Boşanma sonrasındaki süreçte dikkat edilmesi gerekenlere ve çocuğa yaklaşıma değinilecek yazının ikinci bölümü aşağıda yer almaktadır.
Boşanmayla beraber var olan aile düzeni yıkılır ve bireyler yeni bir düzen kurma ihtiyacı hissederler. Kurulan yeni düzenlerde çocuğun bir travmayla karşı karşıya kalmaması için ailelerin dikkat etmesi gereken noktalar vardır. 
Evlilik birliği devam ederken tarafları biri daha çok haksızlığa uğramış ya da zarar görmüş olabilir. Bu durum mağduriyet yaratan kişinin çocuğun annesi ya da babası olduğu gerçeğini değiştirmez. Yaşanan acıyı paylaşmayı istemek olağandır. Ancak paylaşımın yapılacağı kişi asla çocuk olmamalıdır. Hatta ilgili konu konuşulurken çocuğun ortamda bulunmamasına dikkat edilmelidir. 
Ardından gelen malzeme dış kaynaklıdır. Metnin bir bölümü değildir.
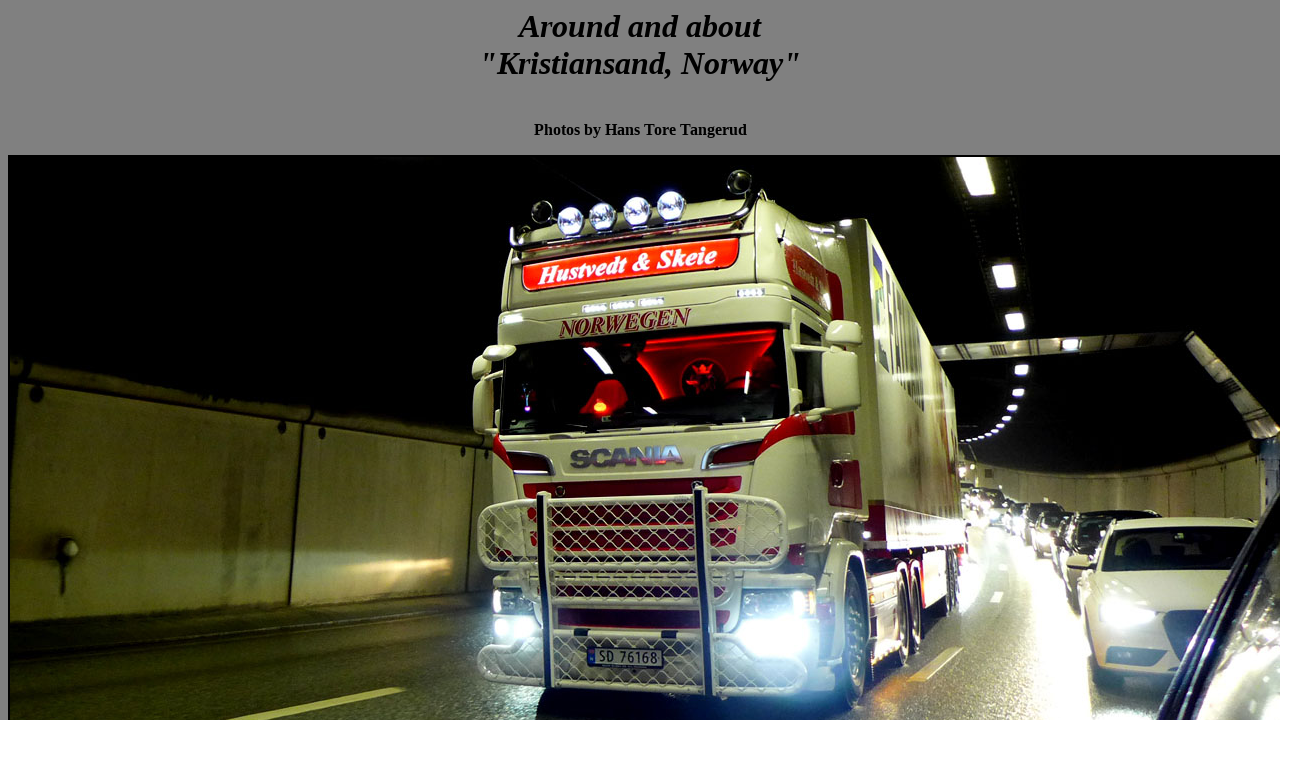

--- FILE ---
content_type: text/html
request_url: http://www.lov2xlr8.no/miscpic1/aroundab71/aroundab71.html
body_size: 422
content:
<html>
<head>
<title>lov2xlr8.no</title>
<body background="bilder/back.jpg">
<h1 align=center style='text-align:center'><i>Around and about<br>"Kristiansand, Norway"</i></h1>
<center><br><b>Photos by Hans Tore Tangerud<br>
<p> 
</head> 

<IMG src=bilder/1.jpg border=2><p>
<IMG src=bilder/2.jpg border=2><p>
<IMG src=bilder/3.jpg border=2><p>
<IMG src=bilder/4.jpg border=2><p>
<IMG src=bilder/5.jpg border=2><p>
<IMG src=bilder/6.jpg border=2><p>
<IMG src=bilder/7.jpg border=2><p>
<IMG src=bilder/8.jpg border=2><p>
<IMG src=bilder/9.jpg border=2><p>
<IMG src=bilder/10.jpg border=2><p>
<IMG src=bilder/11.jpg border=2><p>
<IMG src=bilder/12.jpg border=2><p>
<IMG src=bilder/13.jpg border=2><p>
<IMG src=bilder/14.jpg border=2><p>
<IMG src=bilder/15.jpg border=2><p>
<IMG src=bilder/16.jpg border=2><p>
<IMG src=bilder/17.jpg border=2><p>

<TABLE WIDTH=60% BORDER=1 CELLPADDING=10>
<TR>
<TD WIDTH=50% BGCOLOR="#CEA800">
<center>
<b><A HREF="http://www.lov2xlr8.no">>>>> Back to main menu/blog <<<<</A><br>
<IMG src=bilder/yellow45.jpg><br>
</TD>
</TR>
</TABLE>
</b>
</body>
</html>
Boşanma sonrası anne ya da babanın çocuğu kendi tarafına çekmeye çalışma çabası içinde olmamalıdır. Çocuğun velayeti kimde olursa olsun çocuk yetiştirmek bir yarış değildir. Bu konuda çocuğu yanlış mesajlar vermek diğer ebeveynine düşman edici söylemlerde bulunmamak gerekir. Anne ya da babasının düşman olarak görmeye başlayan çocuğun psikolojik açıdan sağlam olması beklenemez. Bu tutum kişiliğini etkileyecek boyutta çocuğa zarar verecektir. Çocuk, eski eşten alınacak bir intikam aracı olarak görülmemelidir. Bunu tercih etmek yerine duyguları kontrol etme için çaba sarf edebilir ya da profesyonel bir destek alabilirsiniz. 
Çocuğu kendi tarafına çekmek isteyen anne-babaların yaptığı bir başka hata ise çocuğa dilediği her şeyi sunmaktır. Çocuklar imkanlarının sınırlı olduğu bilmelidir. Her istediğine ulaşma imkanı olan çocuk disiplin konusunda sıkıntı yaşayacaktır. Okul, aile, arkadaş ortamlarında beklenen sorumlulukları yerine getiremeyecektir. Doğru bir disiplin anlayışı sağlıklı bir kişiliğin oluşmasını da sağlar. 
Ayrılmayı seçen eşler her ne kadar boşanmış da olsalar çocuklarının ebeveynleri olmaya devam edeceklerdir. Problemler ortaya çıktığında, önemli günlerde çocuk anne ve babasının yanında olmasına ihtiyaç duyacaktır. Bazı problemlerin çözümü için ortak karar almak gerekecektir. Çocuğun sağlıklı gelişimi için her iki tarafın da uzlaşmacı olarak kalması gerekir. Ebeveynlerin sorumluluğunda olan çocuğun mutluluğu yaşanan olayların getirdiği acı ve öfkeden daha önemlidir. 
Boşanmadan sonra ebeveynlerden birinin sorumlulukları daha fazla artabilir. Hem ev geçimini hem de çocuk bakımını sağlamak yalnızca bir tarafa kalmış olabilir. Kariyerini ilerletmek, başarılı olmayı istemek ve çocuk bakımını sağlamak zorlayıcı olabilir. Burada unutulmaması gereken tek nokta sizin başarılı ve sorumluluklarını yerine getiren biri olmaya ihtiyacınız olduğu kadar çocuğunuzun da size ihtiyaç duyduğudur.
Sonuç olarak boşanma sürecinin ailedeki tüm bireyler için zor olduğu açıktır. Ancak fiziksel, ruhsal ve sosyal açıdan halen gelişmekte olan bir çocuk için daha da zordur. Çocuğun kendini suçlamadan süreci atlatması için her iki tarafın da üzerine düşeni yapması gerekir. Ebeveynlerin ayrılırken "ebeveynlikten ayrılmadıklarının" bilincinde olmaları şarttır. Her çocuk, kendini güvende hissettiği ortamda sevgi ve ilgiyle büyümeyi hak eder.